If your "it refers to the EC, then you are right. The EC allows a minority to determine our presidents with regularity. That is wrong in principle.
It's about power and concentrating it in the hand of a few.
There is no good argument to Federalize our elections.
The best three reasons I think to deep-six the Electoral College are:
Scenario 1: 49 states become solid red/blue (yes hypothetical but it could happen). If you only have one or two swing states, it would be much easier to commit widespread fraud over a smaller population/area/local government. Especially by an adversarial government.
Scenario 2: Theoretically, the way the Electoral College works now, a presidential candidate could win the election with less than 30% of the popular vote. Methinks that right there disqualifies it as a legitimate election process.

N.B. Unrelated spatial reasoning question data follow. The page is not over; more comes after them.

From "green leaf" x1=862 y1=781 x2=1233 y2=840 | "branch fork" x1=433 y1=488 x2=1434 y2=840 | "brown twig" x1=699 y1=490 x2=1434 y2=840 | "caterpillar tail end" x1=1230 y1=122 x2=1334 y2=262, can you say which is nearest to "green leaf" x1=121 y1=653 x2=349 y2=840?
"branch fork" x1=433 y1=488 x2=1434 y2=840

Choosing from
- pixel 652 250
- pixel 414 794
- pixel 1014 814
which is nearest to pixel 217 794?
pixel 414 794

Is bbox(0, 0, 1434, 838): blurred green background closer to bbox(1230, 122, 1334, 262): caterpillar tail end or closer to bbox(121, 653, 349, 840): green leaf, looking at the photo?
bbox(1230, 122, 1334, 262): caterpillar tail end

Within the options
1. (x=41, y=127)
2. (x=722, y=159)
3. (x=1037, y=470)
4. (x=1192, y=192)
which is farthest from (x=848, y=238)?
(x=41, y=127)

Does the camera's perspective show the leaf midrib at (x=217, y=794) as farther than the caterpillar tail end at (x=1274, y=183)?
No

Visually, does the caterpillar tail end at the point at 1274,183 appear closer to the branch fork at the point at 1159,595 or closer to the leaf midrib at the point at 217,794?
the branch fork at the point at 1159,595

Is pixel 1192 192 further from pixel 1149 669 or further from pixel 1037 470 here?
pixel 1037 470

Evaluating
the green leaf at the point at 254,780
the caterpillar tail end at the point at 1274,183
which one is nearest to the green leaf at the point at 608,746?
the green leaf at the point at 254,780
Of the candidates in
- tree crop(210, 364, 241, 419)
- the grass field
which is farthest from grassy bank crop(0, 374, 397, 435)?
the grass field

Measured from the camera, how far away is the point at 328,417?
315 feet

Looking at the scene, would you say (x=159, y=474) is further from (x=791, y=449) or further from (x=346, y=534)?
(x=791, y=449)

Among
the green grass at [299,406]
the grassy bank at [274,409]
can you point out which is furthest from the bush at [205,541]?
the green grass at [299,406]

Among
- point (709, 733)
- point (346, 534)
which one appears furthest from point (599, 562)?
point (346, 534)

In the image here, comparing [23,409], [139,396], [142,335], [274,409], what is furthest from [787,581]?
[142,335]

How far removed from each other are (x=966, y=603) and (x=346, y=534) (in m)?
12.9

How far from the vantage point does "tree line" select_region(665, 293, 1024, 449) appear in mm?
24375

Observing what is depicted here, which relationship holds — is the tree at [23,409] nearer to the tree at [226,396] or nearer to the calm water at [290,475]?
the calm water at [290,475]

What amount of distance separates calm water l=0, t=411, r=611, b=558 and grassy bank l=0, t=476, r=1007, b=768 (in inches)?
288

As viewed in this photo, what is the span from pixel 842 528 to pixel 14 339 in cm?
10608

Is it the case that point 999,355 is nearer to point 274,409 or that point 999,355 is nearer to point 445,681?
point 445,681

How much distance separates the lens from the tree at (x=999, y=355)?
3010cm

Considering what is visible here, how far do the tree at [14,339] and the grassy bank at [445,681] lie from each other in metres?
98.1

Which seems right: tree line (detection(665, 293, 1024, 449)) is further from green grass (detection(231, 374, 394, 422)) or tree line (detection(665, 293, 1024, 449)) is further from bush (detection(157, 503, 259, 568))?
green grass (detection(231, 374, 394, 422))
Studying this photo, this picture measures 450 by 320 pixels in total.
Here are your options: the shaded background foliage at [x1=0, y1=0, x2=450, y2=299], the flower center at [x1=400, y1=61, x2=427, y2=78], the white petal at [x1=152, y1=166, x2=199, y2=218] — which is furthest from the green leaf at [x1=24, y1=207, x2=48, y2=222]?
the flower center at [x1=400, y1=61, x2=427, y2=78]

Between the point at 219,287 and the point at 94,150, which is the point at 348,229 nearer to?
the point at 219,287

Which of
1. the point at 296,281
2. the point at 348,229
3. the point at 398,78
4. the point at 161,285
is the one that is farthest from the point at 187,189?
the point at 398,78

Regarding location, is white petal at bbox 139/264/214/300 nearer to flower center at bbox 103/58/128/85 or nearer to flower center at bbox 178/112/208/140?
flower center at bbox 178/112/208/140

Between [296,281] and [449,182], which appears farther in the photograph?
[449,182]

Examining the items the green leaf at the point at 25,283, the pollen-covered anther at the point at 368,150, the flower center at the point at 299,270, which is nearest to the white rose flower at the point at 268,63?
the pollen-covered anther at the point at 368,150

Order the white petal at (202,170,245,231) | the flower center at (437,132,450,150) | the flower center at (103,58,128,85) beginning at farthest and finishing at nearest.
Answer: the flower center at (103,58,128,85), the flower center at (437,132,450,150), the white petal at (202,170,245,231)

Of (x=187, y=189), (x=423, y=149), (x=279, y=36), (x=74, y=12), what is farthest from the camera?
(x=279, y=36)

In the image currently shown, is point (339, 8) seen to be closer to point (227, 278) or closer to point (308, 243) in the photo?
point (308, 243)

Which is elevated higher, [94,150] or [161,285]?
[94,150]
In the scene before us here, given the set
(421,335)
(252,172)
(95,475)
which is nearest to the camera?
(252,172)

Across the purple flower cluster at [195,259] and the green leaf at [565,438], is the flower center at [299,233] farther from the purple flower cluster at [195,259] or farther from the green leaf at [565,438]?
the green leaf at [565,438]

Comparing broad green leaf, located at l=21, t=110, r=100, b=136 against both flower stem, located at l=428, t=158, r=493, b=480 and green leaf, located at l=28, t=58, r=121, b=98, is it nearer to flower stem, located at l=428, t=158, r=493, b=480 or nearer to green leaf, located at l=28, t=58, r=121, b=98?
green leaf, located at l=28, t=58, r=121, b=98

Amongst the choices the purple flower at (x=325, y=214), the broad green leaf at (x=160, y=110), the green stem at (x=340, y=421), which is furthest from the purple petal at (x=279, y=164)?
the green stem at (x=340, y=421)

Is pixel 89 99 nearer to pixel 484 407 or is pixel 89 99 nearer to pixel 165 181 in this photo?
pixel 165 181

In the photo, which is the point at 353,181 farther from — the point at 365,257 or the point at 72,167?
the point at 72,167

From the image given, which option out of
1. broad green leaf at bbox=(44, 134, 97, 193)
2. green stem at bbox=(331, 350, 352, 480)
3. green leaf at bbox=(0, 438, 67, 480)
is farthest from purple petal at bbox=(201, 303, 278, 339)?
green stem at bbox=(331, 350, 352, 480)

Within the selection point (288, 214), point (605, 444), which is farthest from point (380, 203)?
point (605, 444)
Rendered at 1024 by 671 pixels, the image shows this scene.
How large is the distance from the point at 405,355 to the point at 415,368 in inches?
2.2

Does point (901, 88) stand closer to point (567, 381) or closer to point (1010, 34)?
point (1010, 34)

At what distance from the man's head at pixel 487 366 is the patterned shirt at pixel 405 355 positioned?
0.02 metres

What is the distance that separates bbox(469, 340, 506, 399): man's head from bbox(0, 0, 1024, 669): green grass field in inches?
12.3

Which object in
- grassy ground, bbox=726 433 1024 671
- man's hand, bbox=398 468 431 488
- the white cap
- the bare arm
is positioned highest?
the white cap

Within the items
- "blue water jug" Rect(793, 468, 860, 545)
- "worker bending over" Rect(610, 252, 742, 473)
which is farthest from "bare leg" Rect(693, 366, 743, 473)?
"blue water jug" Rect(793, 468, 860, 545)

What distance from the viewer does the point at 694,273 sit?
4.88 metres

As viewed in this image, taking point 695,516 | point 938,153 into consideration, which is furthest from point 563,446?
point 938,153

Scenario 3: Election Day in California, 50% vote Dem, 49% vote Rep. 55 Electoral Votes go to Washington. 49% of the people who voted in California are disenfranchised. Their vote is not heard.
The Electoral system was put in place back in the 1800s so candidates wouldn't only campaign in urban, highly-populated areas but would go to the low-populated rural areas as well. But with mass communications, that's not the case anymore.
Why would fraud be easier to commit.? If all eyes were on those places, it would be more difficult.
But you CAN win by focusing on the larger states. If all you have to do to win all 100% of the the big states electoral votes is campaign enough to win only 51% of the votes, then you don't even have to focus.